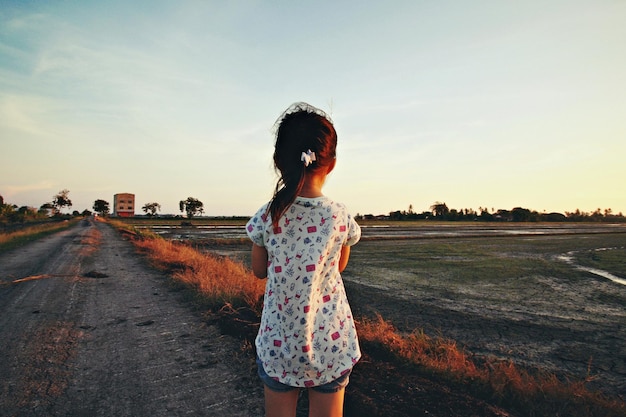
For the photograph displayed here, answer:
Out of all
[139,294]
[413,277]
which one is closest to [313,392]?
[139,294]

Do this >> Copy out every line of the listing above word for word, leaving out the pictures.

Correct answer >>
For the photograph displayed here, answer:
Out of all
[139,294]
[413,277]
which one is closest to [313,392]?
[139,294]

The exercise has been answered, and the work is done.